Home » Legal and Judicial Affairs » No Going Back On Toll Fees, Court Rules

The High Court yesterday threw out a toll fees challenge by a group of lawyers, paving way for the Zimbabwe National Road Administration to continue implementing the Statutory Instrument that effected toll fee increases by up to 100 percent in some cases.

Zimbabwe Lawyers for Human Rights filed an urgent chamber application seeking the nullification of Statutory Instrument 106-2014, arguing that the Transport and Infrastructural Development Minister Dr Obert Mpofu, in effecting the increase of toll fees, did not consult motorists, thereby rendering the decision arbitrary.

The lawyers also argued that the new fees were unreasonable, punitive and exorbitant considering that the economy was underperforming.

Harare lawyer Mr Farai Mutamangira of Mutamangira and Associates assisted by Mr Itai Ndudzo represented Zinara, while Miss Kudzai Warinda from the Attorney-General’s Office appeared for Dr Mpofu and the AG.

Mr Joshua Shekede and Mr Givemore Madzoka represented ZLHR.

Justice Joseph Mafusire ruled that the ZLHR failed to prove the unreasonableness of the new fees.

He also ruled that the lawyers failed to establish the irreparable harm stemming from Dr Mpofu’s decision.

“In my view, the applicant has failed to establish a proper cause of action for the court to determine,” said Justice Mafusire. “Suffice to say that when I say the applicant has not established a cause of action, I mean that it has neither shown a prima facie right peculiar to it or its members, nor any well-grounded apprehension of an irreparable harm stemming from the actions of the minister.

“In the result, the application is dismissed. If the applicant argues that something is unreasonable, the obvious question is unreasonable compared to what?

“If something is said to be disproportionate or punitive, (the court has to know) in relation to what? Without some kind of empirical evidence, how does the court quantify unreasonableness?”

Justice Mafusire said that proper procedure was followed in the promulgation of Statutory Instrument 106-2014.

During the hearing, Mr Mutamangira argued that the toll increase was effected in the exercise of executive powers and the High Court should not interfere with such a decision.

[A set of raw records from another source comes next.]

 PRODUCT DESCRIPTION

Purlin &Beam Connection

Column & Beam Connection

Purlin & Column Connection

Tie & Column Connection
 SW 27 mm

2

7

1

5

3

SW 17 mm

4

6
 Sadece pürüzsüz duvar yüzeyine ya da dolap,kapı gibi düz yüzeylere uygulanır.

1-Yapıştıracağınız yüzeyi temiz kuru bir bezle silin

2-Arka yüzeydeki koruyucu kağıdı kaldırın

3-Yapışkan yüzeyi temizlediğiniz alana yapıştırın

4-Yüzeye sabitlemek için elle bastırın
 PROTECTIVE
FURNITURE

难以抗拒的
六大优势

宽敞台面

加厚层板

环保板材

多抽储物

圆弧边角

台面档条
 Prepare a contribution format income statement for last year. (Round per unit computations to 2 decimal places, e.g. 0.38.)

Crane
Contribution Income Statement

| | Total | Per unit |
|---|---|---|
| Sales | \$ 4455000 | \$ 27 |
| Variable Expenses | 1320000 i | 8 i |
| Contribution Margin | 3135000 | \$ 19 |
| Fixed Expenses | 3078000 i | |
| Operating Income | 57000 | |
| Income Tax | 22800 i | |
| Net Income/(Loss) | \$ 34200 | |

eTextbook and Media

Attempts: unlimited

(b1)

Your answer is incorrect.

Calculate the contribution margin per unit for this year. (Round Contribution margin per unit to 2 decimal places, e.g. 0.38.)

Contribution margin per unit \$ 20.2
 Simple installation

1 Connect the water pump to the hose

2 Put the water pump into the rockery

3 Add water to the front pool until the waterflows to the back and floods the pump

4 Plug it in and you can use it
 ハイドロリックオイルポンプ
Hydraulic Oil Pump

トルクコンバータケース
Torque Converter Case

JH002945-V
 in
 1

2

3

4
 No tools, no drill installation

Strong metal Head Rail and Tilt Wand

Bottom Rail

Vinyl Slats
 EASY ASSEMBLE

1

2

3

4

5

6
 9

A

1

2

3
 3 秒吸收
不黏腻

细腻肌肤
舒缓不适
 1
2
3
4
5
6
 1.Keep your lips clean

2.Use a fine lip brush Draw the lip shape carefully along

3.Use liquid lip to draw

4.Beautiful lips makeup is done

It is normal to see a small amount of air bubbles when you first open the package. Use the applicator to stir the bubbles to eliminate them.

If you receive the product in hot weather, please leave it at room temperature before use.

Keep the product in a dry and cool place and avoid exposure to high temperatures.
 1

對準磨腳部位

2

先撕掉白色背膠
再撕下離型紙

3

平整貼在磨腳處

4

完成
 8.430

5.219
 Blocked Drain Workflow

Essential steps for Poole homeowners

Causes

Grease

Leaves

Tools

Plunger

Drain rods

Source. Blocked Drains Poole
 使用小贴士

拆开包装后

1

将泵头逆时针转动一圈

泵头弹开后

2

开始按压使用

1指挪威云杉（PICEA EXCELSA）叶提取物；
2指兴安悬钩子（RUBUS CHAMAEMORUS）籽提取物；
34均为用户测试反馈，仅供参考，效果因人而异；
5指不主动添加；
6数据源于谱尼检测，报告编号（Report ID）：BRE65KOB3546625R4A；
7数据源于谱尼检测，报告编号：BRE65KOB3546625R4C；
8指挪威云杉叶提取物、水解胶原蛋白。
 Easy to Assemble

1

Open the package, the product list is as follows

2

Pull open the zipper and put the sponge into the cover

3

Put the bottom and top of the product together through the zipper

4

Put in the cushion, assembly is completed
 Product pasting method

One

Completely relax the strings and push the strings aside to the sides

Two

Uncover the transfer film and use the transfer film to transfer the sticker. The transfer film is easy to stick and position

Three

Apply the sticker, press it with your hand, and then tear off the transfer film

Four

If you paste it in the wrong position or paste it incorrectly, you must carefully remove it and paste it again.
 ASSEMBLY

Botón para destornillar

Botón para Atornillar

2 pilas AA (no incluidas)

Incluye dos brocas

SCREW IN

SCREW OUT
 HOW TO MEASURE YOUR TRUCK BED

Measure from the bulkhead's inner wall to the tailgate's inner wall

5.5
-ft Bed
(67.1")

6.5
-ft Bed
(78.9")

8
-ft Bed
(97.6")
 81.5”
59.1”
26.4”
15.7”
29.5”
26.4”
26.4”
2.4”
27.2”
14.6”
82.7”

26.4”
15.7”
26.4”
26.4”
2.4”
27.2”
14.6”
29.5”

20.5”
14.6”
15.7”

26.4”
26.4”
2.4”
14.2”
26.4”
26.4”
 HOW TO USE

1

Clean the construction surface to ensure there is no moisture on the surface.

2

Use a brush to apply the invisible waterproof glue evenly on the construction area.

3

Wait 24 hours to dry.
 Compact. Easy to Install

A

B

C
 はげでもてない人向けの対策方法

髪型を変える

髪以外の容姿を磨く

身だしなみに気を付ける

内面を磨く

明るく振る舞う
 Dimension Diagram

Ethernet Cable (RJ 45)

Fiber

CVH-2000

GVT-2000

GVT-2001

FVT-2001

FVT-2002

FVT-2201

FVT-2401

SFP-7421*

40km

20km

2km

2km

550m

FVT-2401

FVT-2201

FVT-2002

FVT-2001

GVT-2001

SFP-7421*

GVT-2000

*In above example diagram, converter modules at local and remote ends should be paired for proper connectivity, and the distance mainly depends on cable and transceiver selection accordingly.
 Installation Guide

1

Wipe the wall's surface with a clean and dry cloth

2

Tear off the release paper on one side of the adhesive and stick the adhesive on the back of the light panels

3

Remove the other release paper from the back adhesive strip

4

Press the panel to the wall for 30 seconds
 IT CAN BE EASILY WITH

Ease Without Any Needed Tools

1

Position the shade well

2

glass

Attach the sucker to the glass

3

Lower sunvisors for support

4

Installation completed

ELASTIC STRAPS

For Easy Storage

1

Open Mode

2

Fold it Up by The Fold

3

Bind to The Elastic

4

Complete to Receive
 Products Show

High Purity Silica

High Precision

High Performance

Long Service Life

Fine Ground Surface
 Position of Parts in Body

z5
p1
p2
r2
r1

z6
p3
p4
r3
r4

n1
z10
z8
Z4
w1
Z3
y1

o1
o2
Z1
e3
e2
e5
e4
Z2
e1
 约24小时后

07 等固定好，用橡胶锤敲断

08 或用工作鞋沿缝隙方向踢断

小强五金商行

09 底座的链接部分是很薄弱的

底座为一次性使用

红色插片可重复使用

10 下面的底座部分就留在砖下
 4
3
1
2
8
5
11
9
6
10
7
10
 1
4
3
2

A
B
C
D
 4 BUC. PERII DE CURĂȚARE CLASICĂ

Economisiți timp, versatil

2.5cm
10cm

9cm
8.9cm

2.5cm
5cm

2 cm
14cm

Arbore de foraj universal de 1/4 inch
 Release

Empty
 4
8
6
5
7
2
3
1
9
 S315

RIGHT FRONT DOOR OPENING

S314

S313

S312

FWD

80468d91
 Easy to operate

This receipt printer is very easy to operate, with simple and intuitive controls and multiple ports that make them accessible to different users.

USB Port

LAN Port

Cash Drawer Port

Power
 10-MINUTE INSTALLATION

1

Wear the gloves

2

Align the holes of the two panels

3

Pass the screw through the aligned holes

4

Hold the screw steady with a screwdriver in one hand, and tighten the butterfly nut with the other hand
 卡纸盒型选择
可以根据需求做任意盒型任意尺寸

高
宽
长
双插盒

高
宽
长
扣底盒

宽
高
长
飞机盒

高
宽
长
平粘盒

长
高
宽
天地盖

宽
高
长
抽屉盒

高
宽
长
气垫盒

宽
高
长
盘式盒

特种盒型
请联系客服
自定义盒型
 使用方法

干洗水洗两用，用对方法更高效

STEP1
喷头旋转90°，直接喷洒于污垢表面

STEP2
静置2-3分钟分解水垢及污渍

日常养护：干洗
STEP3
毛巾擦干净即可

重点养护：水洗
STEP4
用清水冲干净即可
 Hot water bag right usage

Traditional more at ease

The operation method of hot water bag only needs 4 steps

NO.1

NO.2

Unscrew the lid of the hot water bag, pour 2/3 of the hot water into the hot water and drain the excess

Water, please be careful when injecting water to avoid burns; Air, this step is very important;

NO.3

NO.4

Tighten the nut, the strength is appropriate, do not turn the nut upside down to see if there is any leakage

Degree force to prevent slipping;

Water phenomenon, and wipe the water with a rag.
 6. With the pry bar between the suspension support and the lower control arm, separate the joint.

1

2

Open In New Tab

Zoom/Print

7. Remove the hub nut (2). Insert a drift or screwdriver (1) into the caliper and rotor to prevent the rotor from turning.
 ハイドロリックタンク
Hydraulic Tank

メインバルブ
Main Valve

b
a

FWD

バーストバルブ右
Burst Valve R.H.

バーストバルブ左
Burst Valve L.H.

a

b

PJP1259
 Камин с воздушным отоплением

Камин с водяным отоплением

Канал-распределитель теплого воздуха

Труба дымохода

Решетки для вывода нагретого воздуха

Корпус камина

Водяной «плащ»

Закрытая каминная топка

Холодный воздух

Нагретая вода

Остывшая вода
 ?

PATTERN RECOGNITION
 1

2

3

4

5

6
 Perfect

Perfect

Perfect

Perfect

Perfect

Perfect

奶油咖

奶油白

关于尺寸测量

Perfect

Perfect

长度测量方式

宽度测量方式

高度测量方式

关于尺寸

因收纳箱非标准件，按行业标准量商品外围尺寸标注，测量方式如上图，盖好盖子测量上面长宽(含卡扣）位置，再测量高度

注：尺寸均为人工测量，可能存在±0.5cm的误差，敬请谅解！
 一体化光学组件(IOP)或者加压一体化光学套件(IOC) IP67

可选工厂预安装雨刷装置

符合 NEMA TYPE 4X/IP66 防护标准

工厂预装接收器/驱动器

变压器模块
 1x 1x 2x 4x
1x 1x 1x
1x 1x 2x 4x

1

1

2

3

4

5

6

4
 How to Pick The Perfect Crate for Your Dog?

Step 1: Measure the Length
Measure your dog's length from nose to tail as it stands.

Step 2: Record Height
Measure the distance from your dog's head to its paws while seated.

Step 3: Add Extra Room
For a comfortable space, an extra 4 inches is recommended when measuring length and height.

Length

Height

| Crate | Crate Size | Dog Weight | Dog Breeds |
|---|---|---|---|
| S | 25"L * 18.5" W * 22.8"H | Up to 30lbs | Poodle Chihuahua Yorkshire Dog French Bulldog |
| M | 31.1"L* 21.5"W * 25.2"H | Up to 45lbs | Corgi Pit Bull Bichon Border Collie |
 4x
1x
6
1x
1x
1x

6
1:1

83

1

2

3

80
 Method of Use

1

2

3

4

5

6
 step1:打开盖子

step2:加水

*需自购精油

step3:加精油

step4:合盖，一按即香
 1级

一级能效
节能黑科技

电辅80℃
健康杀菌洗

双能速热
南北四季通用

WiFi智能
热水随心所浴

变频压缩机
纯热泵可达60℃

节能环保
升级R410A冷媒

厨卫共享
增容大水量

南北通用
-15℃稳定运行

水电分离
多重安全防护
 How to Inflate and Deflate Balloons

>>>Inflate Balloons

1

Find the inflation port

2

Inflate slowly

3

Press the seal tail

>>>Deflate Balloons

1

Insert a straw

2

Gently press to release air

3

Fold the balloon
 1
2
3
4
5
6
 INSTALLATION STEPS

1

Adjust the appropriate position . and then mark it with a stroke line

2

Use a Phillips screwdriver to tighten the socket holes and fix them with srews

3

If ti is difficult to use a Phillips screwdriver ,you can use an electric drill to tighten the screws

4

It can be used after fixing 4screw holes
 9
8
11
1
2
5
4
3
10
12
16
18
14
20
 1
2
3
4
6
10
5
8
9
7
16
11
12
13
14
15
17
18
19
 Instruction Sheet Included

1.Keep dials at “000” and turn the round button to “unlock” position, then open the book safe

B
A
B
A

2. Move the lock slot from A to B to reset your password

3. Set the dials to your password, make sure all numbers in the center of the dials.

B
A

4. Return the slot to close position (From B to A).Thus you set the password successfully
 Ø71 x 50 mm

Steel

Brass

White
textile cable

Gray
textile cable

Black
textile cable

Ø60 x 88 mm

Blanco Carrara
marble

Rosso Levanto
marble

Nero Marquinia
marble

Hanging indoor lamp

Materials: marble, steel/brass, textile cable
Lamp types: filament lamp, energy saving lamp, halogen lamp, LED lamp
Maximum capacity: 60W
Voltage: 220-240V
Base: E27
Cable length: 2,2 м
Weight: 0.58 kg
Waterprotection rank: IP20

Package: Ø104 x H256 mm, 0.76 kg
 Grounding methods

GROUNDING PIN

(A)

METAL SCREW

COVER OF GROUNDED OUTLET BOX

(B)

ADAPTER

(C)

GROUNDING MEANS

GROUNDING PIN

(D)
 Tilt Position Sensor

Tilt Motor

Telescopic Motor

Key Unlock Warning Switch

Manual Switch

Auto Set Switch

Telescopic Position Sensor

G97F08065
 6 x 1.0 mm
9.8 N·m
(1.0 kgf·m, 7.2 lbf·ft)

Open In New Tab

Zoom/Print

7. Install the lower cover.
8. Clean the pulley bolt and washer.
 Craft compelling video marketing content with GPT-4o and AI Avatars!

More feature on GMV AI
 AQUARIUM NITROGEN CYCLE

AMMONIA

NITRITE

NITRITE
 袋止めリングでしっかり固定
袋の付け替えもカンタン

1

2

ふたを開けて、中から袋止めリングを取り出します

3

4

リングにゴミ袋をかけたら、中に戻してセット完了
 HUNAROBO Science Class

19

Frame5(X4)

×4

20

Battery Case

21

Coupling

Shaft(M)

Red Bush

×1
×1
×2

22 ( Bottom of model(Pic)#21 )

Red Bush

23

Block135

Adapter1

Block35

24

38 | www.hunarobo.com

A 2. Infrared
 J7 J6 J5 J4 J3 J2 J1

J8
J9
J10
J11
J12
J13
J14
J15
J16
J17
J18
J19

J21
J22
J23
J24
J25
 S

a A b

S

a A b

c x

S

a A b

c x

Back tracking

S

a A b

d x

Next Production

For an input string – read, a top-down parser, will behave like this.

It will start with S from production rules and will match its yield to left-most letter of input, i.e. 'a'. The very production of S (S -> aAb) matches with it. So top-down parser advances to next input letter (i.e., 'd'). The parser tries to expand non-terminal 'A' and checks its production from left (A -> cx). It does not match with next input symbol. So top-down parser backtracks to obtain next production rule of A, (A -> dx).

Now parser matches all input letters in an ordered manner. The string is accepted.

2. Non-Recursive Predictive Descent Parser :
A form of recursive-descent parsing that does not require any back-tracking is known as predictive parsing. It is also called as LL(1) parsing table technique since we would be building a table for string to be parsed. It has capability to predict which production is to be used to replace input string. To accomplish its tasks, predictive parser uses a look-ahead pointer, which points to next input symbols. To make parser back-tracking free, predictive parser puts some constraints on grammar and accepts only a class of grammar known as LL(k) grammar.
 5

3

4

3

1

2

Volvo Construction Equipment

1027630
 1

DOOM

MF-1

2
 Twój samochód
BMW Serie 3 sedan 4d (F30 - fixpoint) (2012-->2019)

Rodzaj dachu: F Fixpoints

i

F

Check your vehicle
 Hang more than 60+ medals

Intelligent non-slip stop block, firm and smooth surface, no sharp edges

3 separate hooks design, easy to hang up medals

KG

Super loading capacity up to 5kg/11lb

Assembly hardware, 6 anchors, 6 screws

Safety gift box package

Zinara chief executive Mr Frank Chitukutuku deposed an affidavit forming part of the notice of opposition, arguing that the High Court had no jurisdiction to interfere with the decision of the executive exercised in the form of delegated legislative authority.

Meanwhile, Professor Lovemore Madhuku’s National Constitutional Assembly yesterday filed a separate application seeking to set aside the same Statutory Instrument which would be heard by Justice Mafusire in his chambers tomorrow.

Prof Madhuku argued that the Statutory Instrument was invalid.

“The Statutory Instrument is purportedly made in terms of Section 6 of the Road Motor Transportation Act (Chapter 13:13),” he said. “First, the Road Motor Transportation Act is Chapter 13:15. Second, Chapter 13:13 is the Toll Roads Act.

“Third, Section 6 of the Road Motor Transportation Act does not provide for toll fees. Fourth, it is Section 6 of the Toll Roads Act (Chapter 13:13) which provides for a basis for the minister to prescribe for the toll fees.

“As there is no such legislation in the Road Motor Transportation Act (Chapter 13:13), SI 106 of 2014 is incurably defective and void,” argued Dr Madhuku.